— Work instructions —
1. According to the article on the Rakon board vote, who is the chairman of the Shareholders Association?
2. Copy the passage of the Rakon article between "Association chairman John" and "on Friday evening.", inclusive, substituting "bubbly" for "Moet".

— Document section —
The dumping of a Rakon director is a rare case of successful shareholder activism in New Zealand. Photo / Getty
The dumping of a Rakon director is a rare example of NZ investors taking charge, reports Christopher Adams
If ever there was a time for the Shareholders Association to pop the champagne, it was last Friday.
Following weeks of agitating, the investor group succeeded in its push to dump Rakon executive director Darren Robinson from the board of the poorly performing technology manufacturer.
About 55 per cent of votes went against Robinson's re-election.
Association chairman John Hawkins says it was the first time, to his knowledge, that a company resolution had been defeated in such a way at a New Zealand annual meeting.
"What it really shows is that retail shareholders, if they get themselves organised, can actually wield quite a big influence over companies," he says.
Combined with other recent wins for the investor group, including a government about-turn on a tax that hits shareholders in de-merged companies, it's been a fruitful year for the 15-year-old association.
But despite claiming Robinson's scalp, it doesn't sound as though the Moet was flowing on Friday evening.
Hawkins says the group isn't gloating about its win, but is pleased that its activism had a "tangible outcome".
"It was unfortunate that [Rakon] had got itself in the situation where the shareholders had to step in and remind the directors and management who actually owned the place," he says. "As I've said to a number of people, now the real work starts."
Robinson's unseating was a rare case of successful shareholder activism in this country.
In times gone by, widespread investor discontent has often failed to overturn unpopular resolutions because votes from major institutions have helped them get over the line.

— Supplied material —
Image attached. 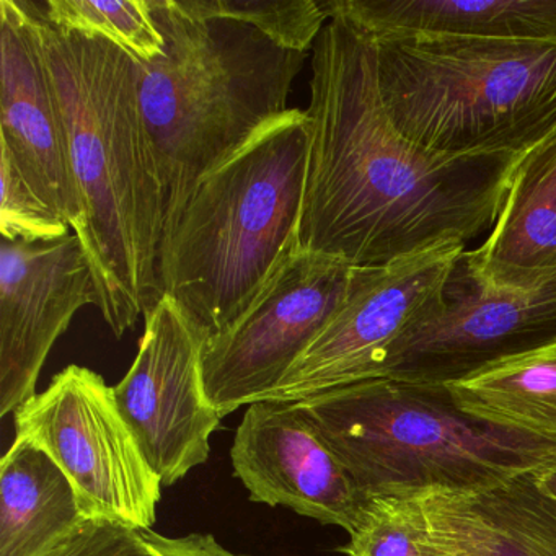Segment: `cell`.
<instances>
[{
  "instance_id": "cell-1",
  "label": "cell",
  "mask_w": 556,
  "mask_h": 556,
  "mask_svg": "<svg viewBox=\"0 0 556 556\" xmlns=\"http://www.w3.org/2000/svg\"><path fill=\"white\" fill-rule=\"evenodd\" d=\"M308 87L302 250L374 268L490 232L527 155L451 157L409 141L383 105L372 38L343 17L318 35Z\"/></svg>"
},
{
  "instance_id": "cell-2",
  "label": "cell",
  "mask_w": 556,
  "mask_h": 556,
  "mask_svg": "<svg viewBox=\"0 0 556 556\" xmlns=\"http://www.w3.org/2000/svg\"><path fill=\"white\" fill-rule=\"evenodd\" d=\"M60 100L83 217L73 230L89 258L116 338L161 302L164 185L139 99L138 63L113 45L63 34L34 2Z\"/></svg>"
},
{
  "instance_id": "cell-3",
  "label": "cell",
  "mask_w": 556,
  "mask_h": 556,
  "mask_svg": "<svg viewBox=\"0 0 556 556\" xmlns=\"http://www.w3.org/2000/svg\"><path fill=\"white\" fill-rule=\"evenodd\" d=\"M164 54L139 64V99L164 185V232L191 191L289 112L307 53L187 0H151Z\"/></svg>"
},
{
  "instance_id": "cell-4",
  "label": "cell",
  "mask_w": 556,
  "mask_h": 556,
  "mask_svg": "<svg viewBox=\"0 0 556 556\" xmlns=\"http://www.w3.org/2000/svg\"><path fill=\"white\" fill-rule=\"evenodd\" d=\"M311 128L291 109L203 178L162 236L159 281L207 337L239 320L298 252Z\"/></svg>"
},
{
  "instance_id": "cell-5",
  "label": "cell",
  "mask_w": 556,
  "mask_h": 556,
  "mask_svg": "<svg viewBox=\"0 0 556 556\" xmlns=\"http://www.w3.org/2000/svg\"><path fill=\"white\" fill-rule=\"evenodd\" d=\"M370 38L387 113L421 148L527 155L556 135V41Z\"/></svg>"
},
{
  "instance_id": "cell-6",
  "label": "cell",
  "mask_w": 556,
  "mask_h": 556,
  "mask_svg": "<svg viewBox=\"0 0 556 556\" xmlns=\"http://www.w3.org/2000/svg\"><path fill=\"white\" fill-rule=\"evenodd\" d=\"M294 405L364 497L491 486L556 457L553 442L465 415L445 386L379 377Z\"/></svg>"
},
{
  "instance_id": "cell-7",
  "label": "cell",
  "mask_w": 556,
  "mask_h": 556,
  "mask_svg": "<svg viewBox=\"0 0 556 556\" xmlns=\"http://www.w3.org/2000/svg\"><path fill=\"white\" fill-rule=\"evenodd\" d=\"M15 439L66 473L87 519L152 529L162 481L146 460L102 376L73 366L15 412Z\"/></svg>"
},
{
  "instance_id": "cell-8",
  "label": "cell",
  "mask_w": 556,
  "mask_h": 556,
  "mask_svg": "<svg viewBox=\"0 0 556 556\" xmlns=\"http://www.w3.org/2000/svg\"><path fill=\"white\" fill-rule=\"evenodd\" d=\"M357 266L299 249L249 311L204 344L207 400L223 418L262 402L285 379L353 291Z\"/></svg>"
},
{
  "instance_id": "cell-9",
  "label": "cell",
  "mask_w": 556,
  "mask_h": 556,
  "mask_svg": "<svg viewBox=\"0 0 556 556\" xmlns=\"http://www.w3.org/2000/svg\"><path fill=\"white\" fill-rule=\"evenodd\" d=\"M464 252V243L445 242L389 265L357 269L346 304L262 402H301L379 379L393 346L447 304Z\"/></svg>"
},
{
  "instance_id": "cell-10",
  "label": "cell",
  "mask_w": 556,
  "mask_h": 556,
  "mask_svg": "<svg viewBox=\"0 0 556 556\" xmlns=\"http://www.w3.org/2000/svg\"><path fill=\"white\" fill-rule=\"evenodd\" d=\"M207 340L172 299L162 298L146 317L131 369L113 387L119 413L164 486L207 460L223 419L204 392Z\"/></svg>"
},
{
  "instance_id": "cell-11",
  "label": "cell",
  "mask_w": 556,
  "mask_h": 556,
  "mask_svg": "<svg viewBox=\"0 0 556 556\" xmlns=\"http://www.w3.org/2000/svg\"><path fill=\"white\" fill-rule=\"evenodd\" d=\"M552 344L556 268L517 288H478L452 278L445 307L393 346L380 377L448 386Z\"/></svg>"
},
{
  "instance_id": "cell-12",
  "label": "cell",
  "mask_w": 556,
  "mask_h": 556,
  "mask_svg": "<svg viewBox=\"0 0 556 556\" xmlns=\"http://www.w3.org/2000/svg\"><path fill=\"white\" fill-rule=\"evenodd\" d=\"M99 304L79 237L56 242H0V416L37 395L58 338L86 305Z\"/></svg>"
},
{
  "instance_id": "cell-13",
  "label": "cell",
  "mask_w": 556,
  "mask_h": 556,
  "mask_svg": "<svg viewBox=\"0 0 556 556\" xmlns=\"http://www.w3.org/2000/svg\"><path fill=\"white\" fill-rule=\"evenodd\" d=\"M230 458L253 503L289 507L348 533L359 523L367 497L294 403H252Z\"/></svg>"
},
{
  "instance_id": "cell-14",
  "label": "cell",
  "mask_w": 556,
  "mask_h": 556,
  "mask_svg": "<svg viewBox=\"0 0 556 556\" xmlns=\"http://www.w3.org/2000/svg\"><path fill=\"white\" fill-rule=\"evenodd\" d=\"M0 146L11 151L38 194L76 229L83 207L66 125L28 0H0Z\"/></svg>"
},
{
  "instance_id": "cell-15",
  "label": "cell",
  "mask_w": 556,
  "mask_h": 556,
  "mask_svg": "<svg viewBox=\"0 0 556 556\" xmlns=\"http://www.w3.org/2000/svg\"><path fill=\"white\" fill-rule=\"evenodd\" d=\"M532 471L408 497L441 556H556V500L536 486Z\"/></svg>"
},
{
  "instance_id": "cell-16",
  "label": "cell",
  "mask_w": 556,
  "mask_h": 556,
  "mask_svg": "<svg viewBox=\"0 0 556 556\" xmlns=\"http://www.w3.org/2000/svg\"><path fill=\"white\" fill-rule=\"evenodd\" d=\"M556 268V135L520 162L496 223L458 262L478 288H517Z\"/></svg>"
},
{
  "instance_id": "cell-17",
  "label": "cell",
  "mask_w": 556,
  "mask_h": 556,
  "mask_svg": "<svg viewBox=\"0 0 556 556\" xmlns=\"http://www.w3.org/2000/svg\"><path fill=\"white\" fill-rule=\"evenodd\" d=\"M372 37L445 35L484 40L556 41V0H321Z\"/></svg>"
},
{
  "instance_id": "cell-18",
  "label": "cell",
  "mask_w": 556,
  "mask_h": 556,
  "mask_svg": "<svg viewBox=\"0 0 556 556\" xmlns=\"http://www.w3.org/2000/svg\"><path fill=\"white\" fill-rule=\"evenodd\" d=\"M87 520L60 465L15 439L0 464V556H45Z\"/></svg>"
},
{
  "instance_id": "cell-19",
  "label": "cell",
  "mask_w": 556,
  "mask_h": 556,
  "mask_svg": "<svg viewBox=\"0 0 556 556\" xmlns=\"http://www.w3.org/2000/svg\"><path fill=\"white\" fill-rule=\"evenodd\" d=\"M445 387L465 415L556 444V344L501 361Z\"/></svg>"
},
{
  "instance_id": "cell-20",
  "label": "cell",
  "mask_w": 556,
  "mask_h": 556,
  "mask_svg": "<svg viewBox=\"0 0 556 556\" xmlns=\"http://www.w3.org/2000/svg\"><path fill=\"white\" fill-rule=\"evenodd\" d=\"M40 8L56 30L106 41L136 63H152L164 54L165 40L152 15L151 0H48Z\"/></svg>"
},
{
  "instance_id": "cell-21",
  "label": "cell",
  "mask_w": 556,
  "mask_h": 556,
  "mask_svg": "<svg viewBox=\"0 0 556 556\" xmlns=\"http://www.w3.org/2000/svg\"><path fill=\"white\" fill-rule=\"evenodd\" d=\"M210 17L245 22L289 50H314L328 18L321 0H187Z\"/></svg>"
},
{
  "instance_id": "cell-22",
  "label": "cell",
  "mask_w": 556,
  "mask_h": 556,
  "mask_svg": "<svg viewBox=\"0 0 556 556\" xmlns=\"http://www.w3.org/2000/svg\"><path fill=\"white\" fill-rule=\"evenodd\" d=\"M350 536V543L340 548L348 556H441L408 496L367 497Z\"/></svg>"
},
{
  "instance_id": "cell-23",
  "label": "cell",
  "mask_w": 556,
  "mask_h": 556,
  "mask_svg": "<svg viewBox=\"0 0 556 556\" xmlns=\"http://www.w3.org/2000/svg\"><path fill=\"white\" fill-rule=\"evenodd\" d=\"M0 237L48 243L71 236V226L31 187L8 148L0 146Z\"/></svg>"
},
{
  "instance_id": "cell-24",
  "label": "cell",
  "mask_w": 556,
  "mask_h": 556,
  "mask_svg": "<svg viewBox=\"0 0 556 556\" xmlns=\"http://www.w3.org/2000/svg\"><path fill=\"white\" fill-rule=\"evenodd\" d=\"M45 556H161L141 530L122 523L87 520Z\"/></svg>"
},
{
  "instance_id": "cell-25",
  "label": "cell",
  "mask_w": 556,
  "mask_h": 556,
  "mask_svg": "<svg viewBox=\"0 0 556 556\" xmlns=\"http://www.w3.org/2000/svg\"><path fill=\"white\" fill-rule=\"evenodd\" d=\"M141 533L161 556H252L239 555L224 548L211 533L165 536L152 529H141Z\"/></svg>"
},
{
  "instance_id": "cell-26",
  "label": "cell",
  "mask_w": 556,
  "mask_h": 556,
  "mask_svg": "<svg viewBox=\"0 0 556 556\" xmlns=\"http://www.w3.org/2000/svg\"><path fill=\"white\" fill-rule=\"evenodd\" d=\"M533 480H535L536 486L548 494L549 497L556 500V457L546 464L540 465L539 468L532 471Z\"/></svg>"
}]
</instances>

— Solutions by task —
1. John Hawkins

2.
Association chairman John Hawkins says it was the first time, to his knowledge, that a company resolution had been defeated in such a way at a New Zealand annual meeting.
"What it really shows is that retail shareholders, if they get themselves organised, can actually wield quite a big influence over companies," he says.
Combined with other recent wins for the investor group, including a government about-turn on a tax that hits shareholders in de-merged companies, it's been a fruitful year for the 15-year-old association.
But despite claiming Robinson's scalp, it doesn't sound as though the bubbly was flowing on Friday evening.